• [Questions]
1/ From the severed head serving tray thread below, list the usernames of everyone who posted.
2/ Repeat everything in the severed head serving tray thread below from "Take one styrofoam" down to "and your're done.".
3/ Please write the next part of the severed head serving tray thread below, picking up after its final post.
##### Document passage #####
# Severed Head Serving Tray



## dawnski (Jun 16, 2012)

Saw this severed head serving tray on Martha Stewart. Thought I'd have a go at it. Warn you, this was a pain to make. For anyone who has a foam hot knife (expensive) this project would be very easy.

Take one styrofoam head. Find a plastic round or rectangular bowl that will fit into the head. 

With a knife or scissors, create an indented outline of this bowl on the top of the head. This is now your cutting area.

I took a pen knife and cut pie shape slices as deep as I could go. Then I hacked away. This was a tedious process and you will have little styrofoam balls everywhere. I had a hot knife (looks like an Xacto knife but heats up) and this made the process a little easier. But do outside because it creates fumes. You don't want to shave a year off your life for a silly Halloween project! You will keep cutting in layers until you get tot he desired depth.

When that is complete, take gauze and wrap around your head. I used a bloody Halloween gauze I found from a dollar store. Modge Podge the material and your're done. 

Use whatever serving tray you wish. Keep some extra gauze to drape around the bottom of the neck. I used this to display gummy worms and body parts for a zombie party. Looked great with the worms hanging off the head. Kids and adults loved it.


----------



## lizzyborden (Sep 17, 2009)

Well that certainly is interesting!  Hmm... I'm thinking how cool that bowl would look filled with salsa with a few skull fragments..er..chips on the tray. For some reason I now feel hungry. Must be breakfast time.


----------



## HalloweenTrick (Feb 2, 2012)

Wow that is really neat! I like how you used the head for a food display.
##### Extracted entries #####
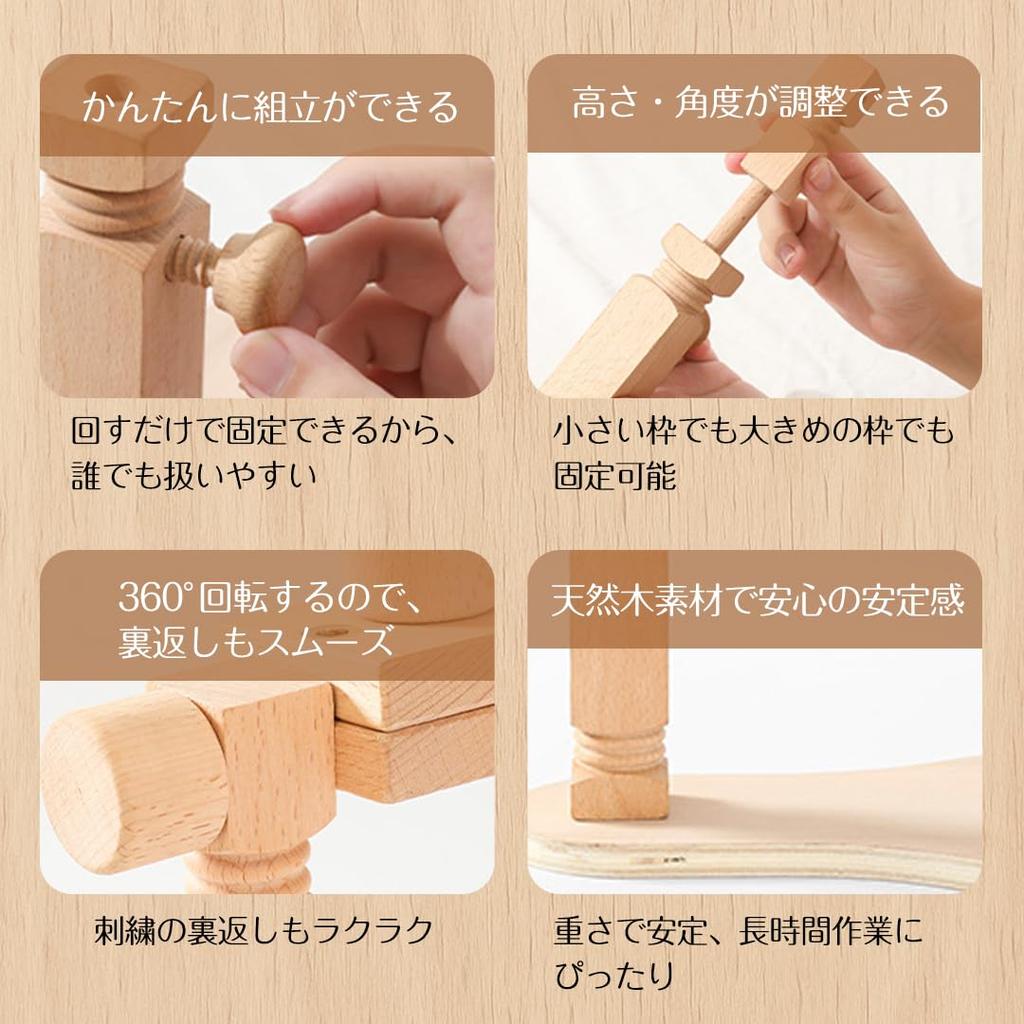 かんたんに組立ができる

回すだけで固定できるから、誰でも扱いやすい

高さ・角度が調整できる

小さい枠でも大きめの枠でも固定可能

360°回転するので、裏返しもスムーズ

刺繍の裏返しもラクラク

天然木素材で安心の安定感

重さで安定、長時間作業にぴったり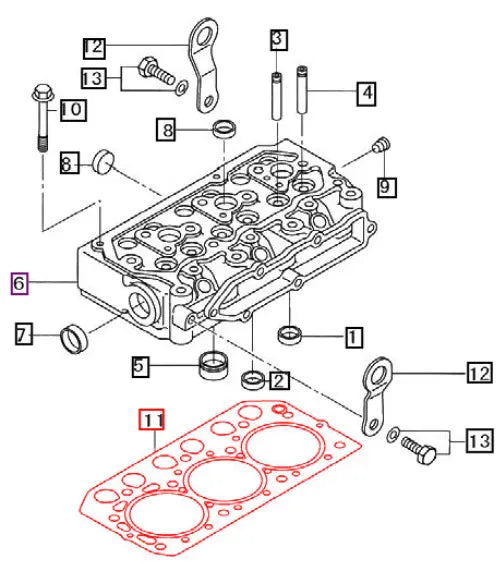 12
13
3
4
10
8
8
9
6
7
1
5
2
12
11
13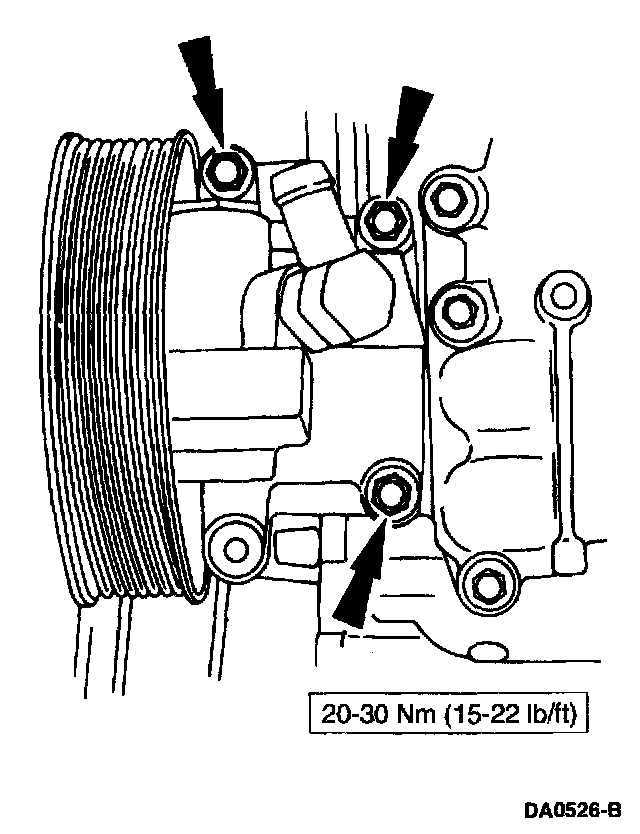 20-30 Nm (15-22 lb/ft)

DA0526-B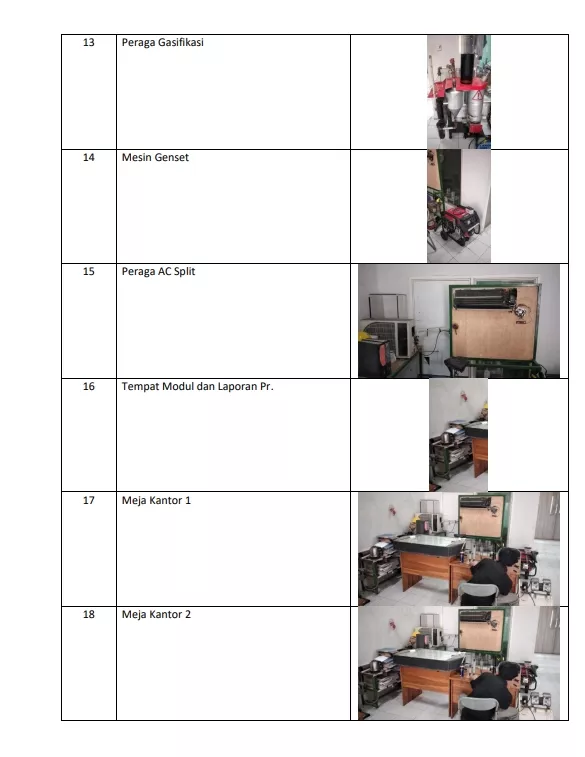 | 13 | Peraga Gasifikasi | |
|---|---|---|
| 14 | Mesin Genset | |
| 15 | Peraga AC Split | |
| 16 | Tempat Modul dan Laporan Pr. | |
| 17 | Meja Kantor 1 | |
| 18 | Meja Kantor 2 | |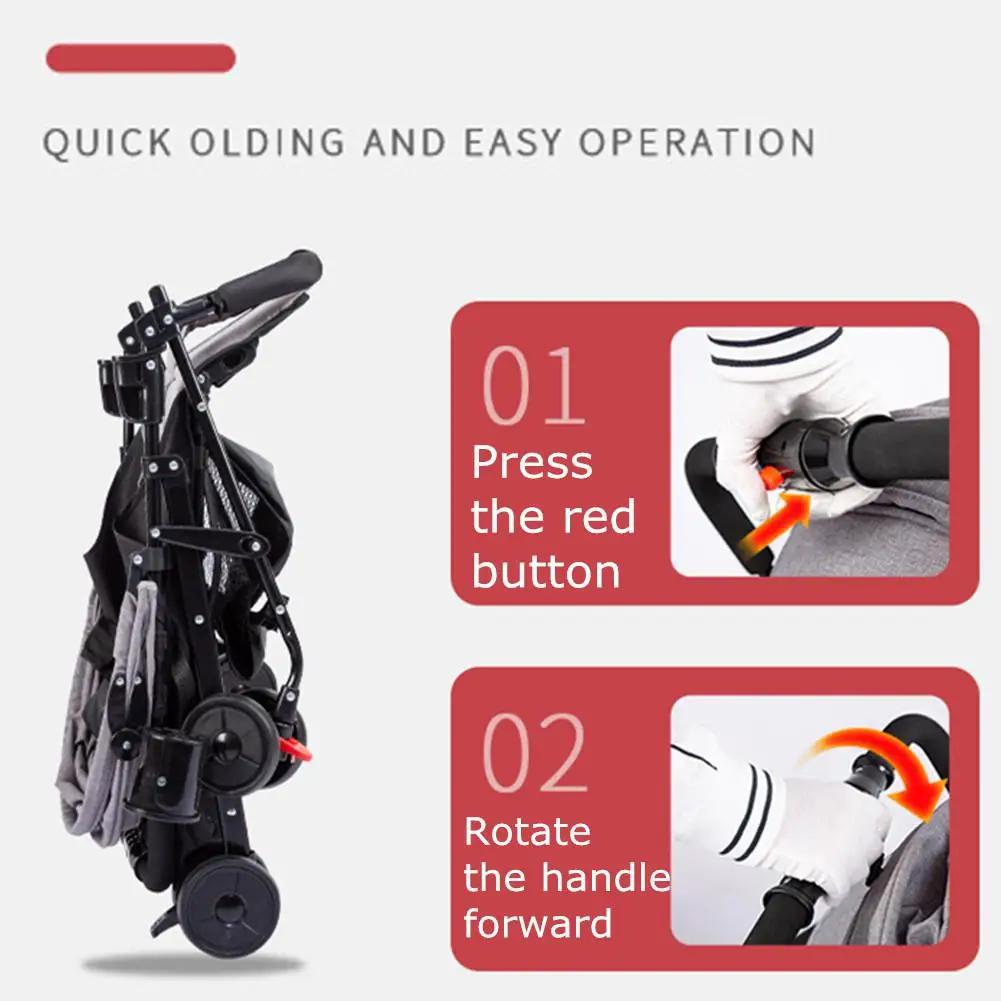 QUICK OLDING AND EASY OPERATION

01
Press the red button

02
Rotate the handle forward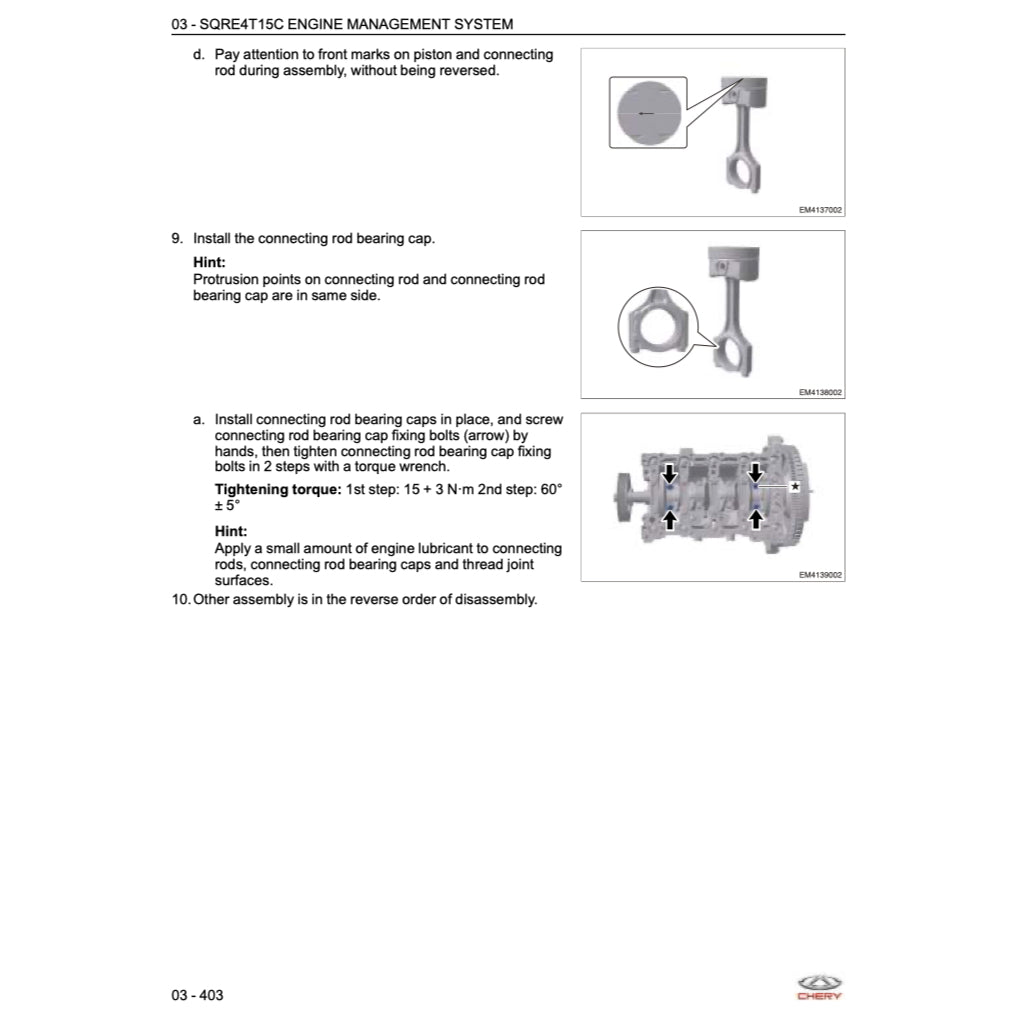 03 - SQRE4T15C ENGINE MANAGEMENT SYSTEM

d. Pay attention to front marks on piston and connecting rod during assembly, without being reversed.

EM4137002

9. Install the connecting rod bearing cap.

Hint:
Protrusion points on connecting rod and connecting rod bearing cap are in same side.

EM4138002

a. Install connecting rod bearing caps in place, and screw connecting rod bearing cap fixing bolts (arrow) by hands, then tighten connecting rod bearing cap fixing bolts in 2 steps with a torque wrench.

Tightening torque: 1st step: 15 + 3 N·m 2nd step: 60° ± 5°

Hint:
Apply a small amount of engine lubricant to connecting rods, connecting rod bearing caps and thread joint surfaces.

★

EM4139002

10. Other assembly is in the reverse order of disassembly.

03 - 403

CHERY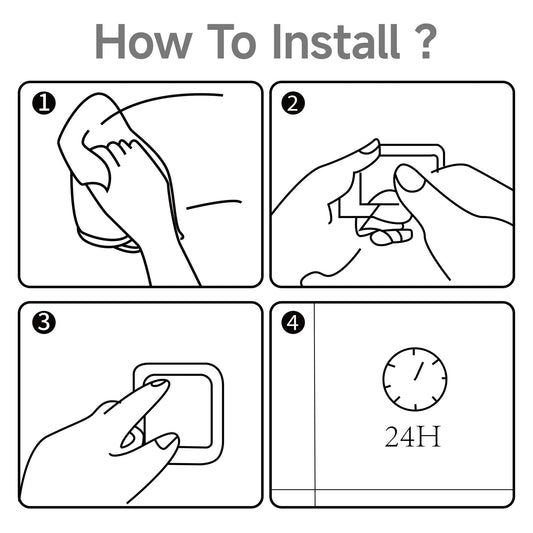 How To Install ?

1

2

3

4

24H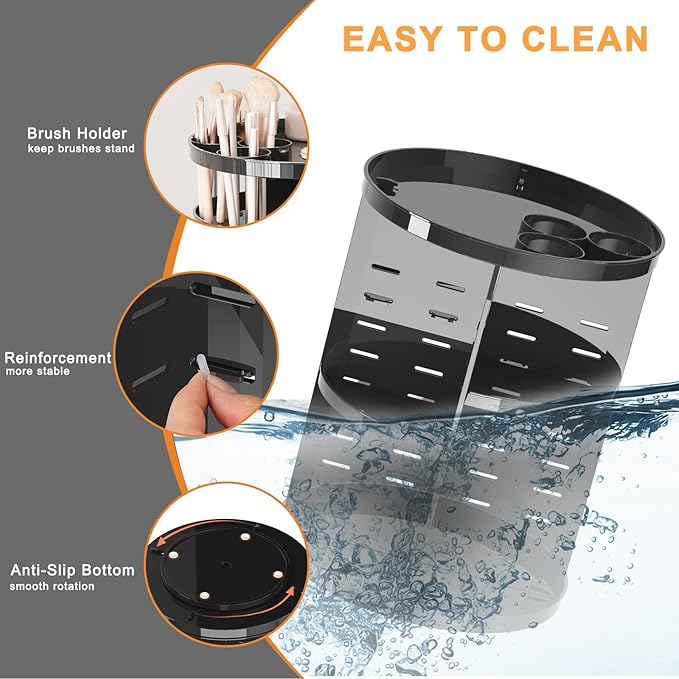 EASY TO CLEAN

Brush Holder
keep brushes stand

Reinforcement
more stable

Anti-Slip Bottom
smooth rotation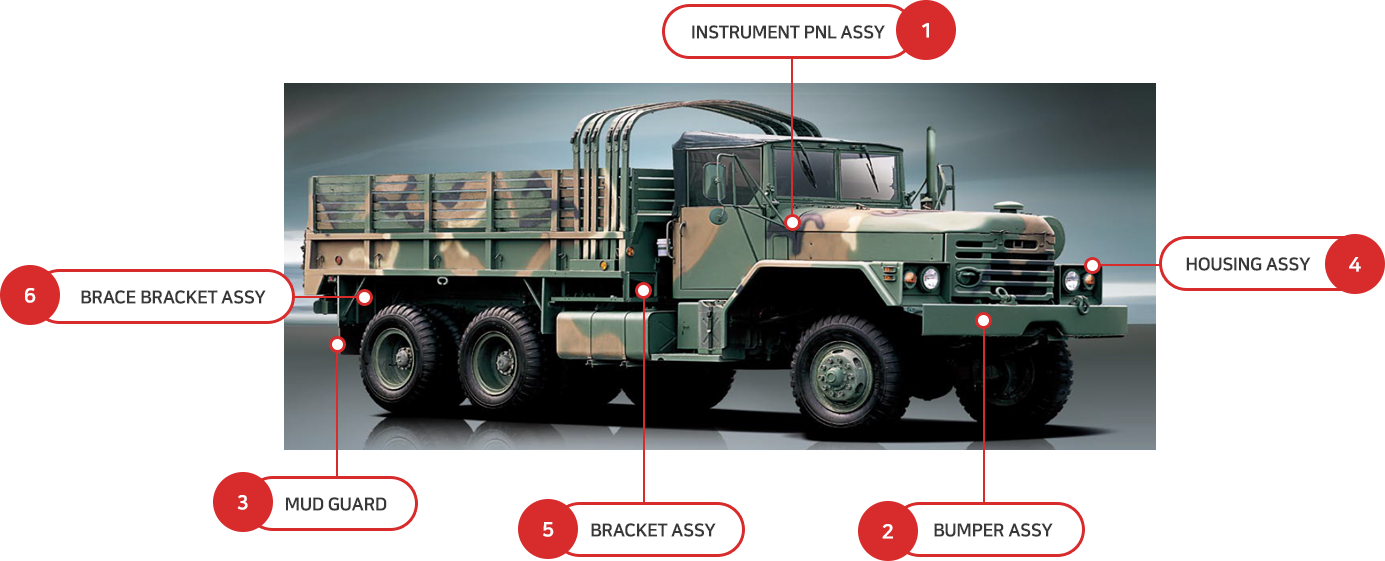 INSTRUMENT PNL ASSY 1

6 BRACE BRACKET ASSY

HOUSING ASSY 4

3 MUD GUARD

5 BRACKET ASSY

2 BUMPER ASSY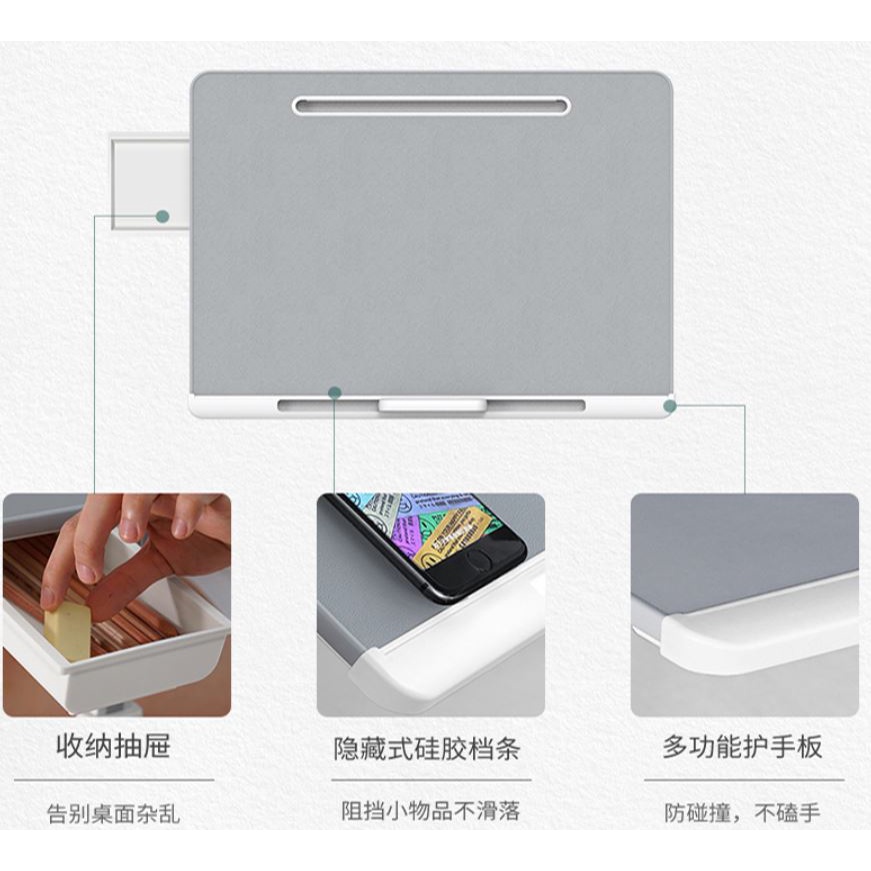 收纳抽屉

告别桌面杂乱

隐藏式硅胶档条

阻挡小物品不滑落

多功能护手板

防碰撞，不磕手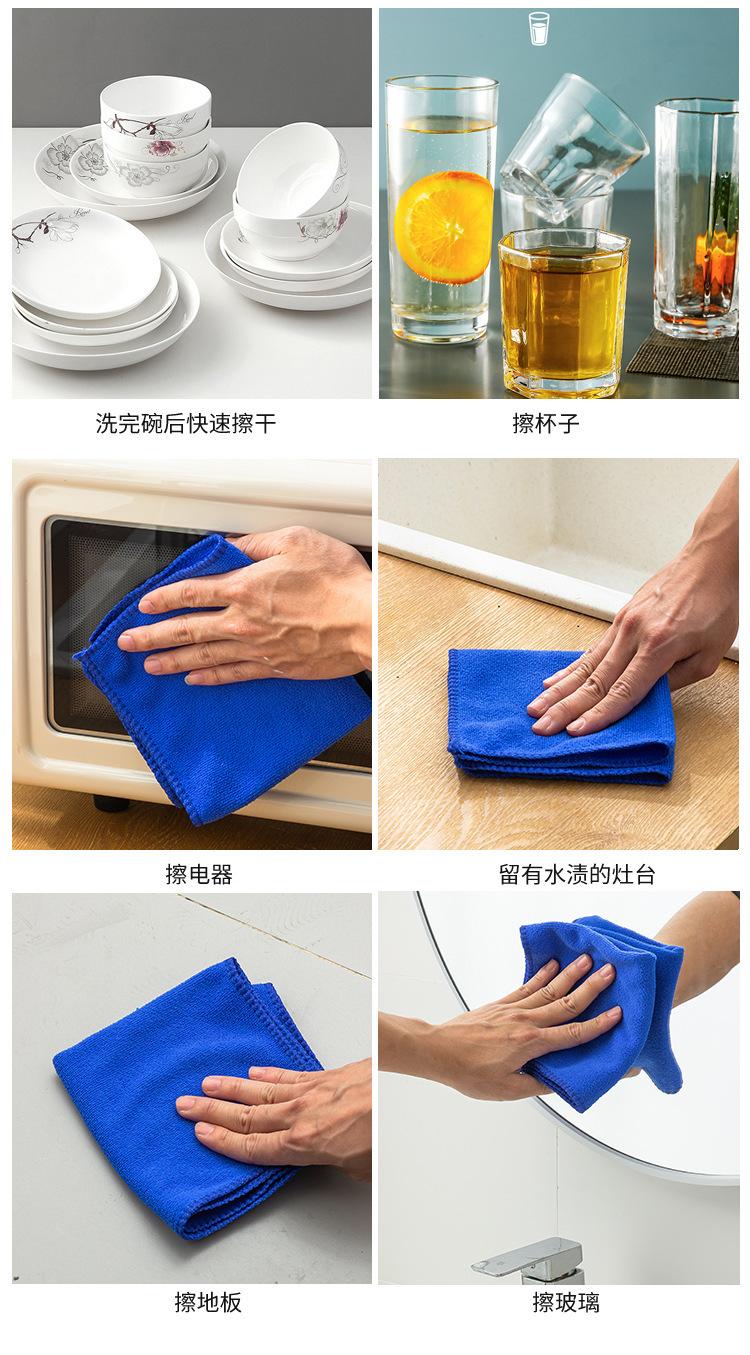 洗完碗后快速擦干

擦杯子

擦电器

留有水渍的灶台

擦地板

擦玻璃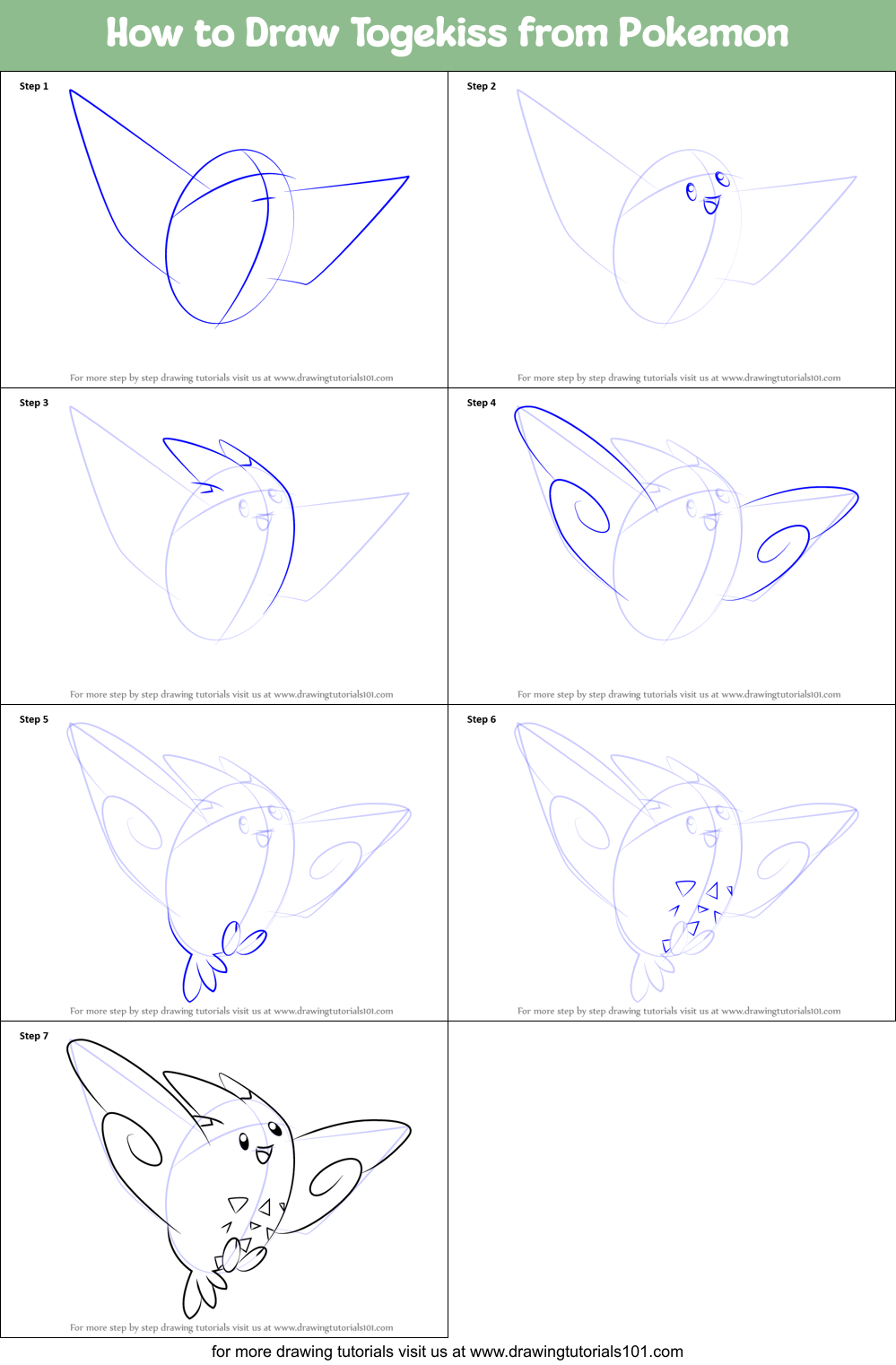 How to Draw Togekiss from Pokemon

Step 1

For more step by step drawing tutorials visit us at www.drawingtutorials101.com

Step 2

For more step by step drawing tutorials visit us at www.drawingtutorials101.com

Step 3

For more step by step drawing tutorials visit us at www.drawingtutorials101.com

Step 4

For more step by step drawing tutorials visit us at www.drawingtutorials101.com

Step 5

For more step by step drawing tutorials visit us at www.drawingtutorials101.com

Step 6

For more step by step drawing tutorials visit us at www.drawingtutorials101.com

Step 7

For more step by step drawing tutorials visit us at www.drawingtutorials101.com

for more drawing tutorials visit us at www.drawingtutorials101.com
#####
• [Response list]
1/
dawnski
lizzyborden
HalloweenTrick

2/
Take one styrofoam head. Find a plastic round or rectangular bowl that will fit into the head. 

With a knife or scissors, create an indented outline of this bowl on the top of the head. This is now your cutting area.

I took a pen knife and cut pie shape slices as deep as I could go. Then I hacked away. This was a tedious process and you will have little styrofoam balls everywhere. I had a hot knife (looks like an Xacto knife but heats up) and this made the process a little easier. But do outside because it creates fumes. You don't want to shave a year off your life for a silly Halloween project! You will keep cutting in layers until you get tot he desired depth.

When that is complete, take gauze and wrap around your head. I used a bloody Halloween gauze I found from a dollar store. Modge Podge the material and your're done.

3/
----------



## Bwine1975 (Oct 14, 2021)

I made this one about 5 years ago and I don't remember where I got the directions from... Wanting to make it again... needing some help


----------



## Bwine1975 (Oct 14, 2021)

Bwine1975 said:


> View attachment 754899
> 
> I made this one about 5 years ago and I don't remember where I got the directions from... Wanting to make it again... needing some help.... I have the Styrofoam head, modge podge, cheesecloth and plenty of paint!
> I can't remember how I stained the cheese cloth?? I know I used dark, hot tea but how did it get distinctive dark stain on it by using only tea? Hmmmmm idea's anyone??


----------



## Bwine1975 (Oct 14, 2021)

Bwine1975 said:


> View attachment 754899
> 
> I made this one about 5 years ago and I don't remember where I got the directions from... Wanting to make it again... needing some help.... I have the Styrofoam head, modge podge, cheesecloth and plenty of paint!
> I can't remember how I stained the cheese cloth?? I know I used dark, hot tea but how did it get distinctive dark stain on it by using only tea? Hmmmmm idea's anyone ???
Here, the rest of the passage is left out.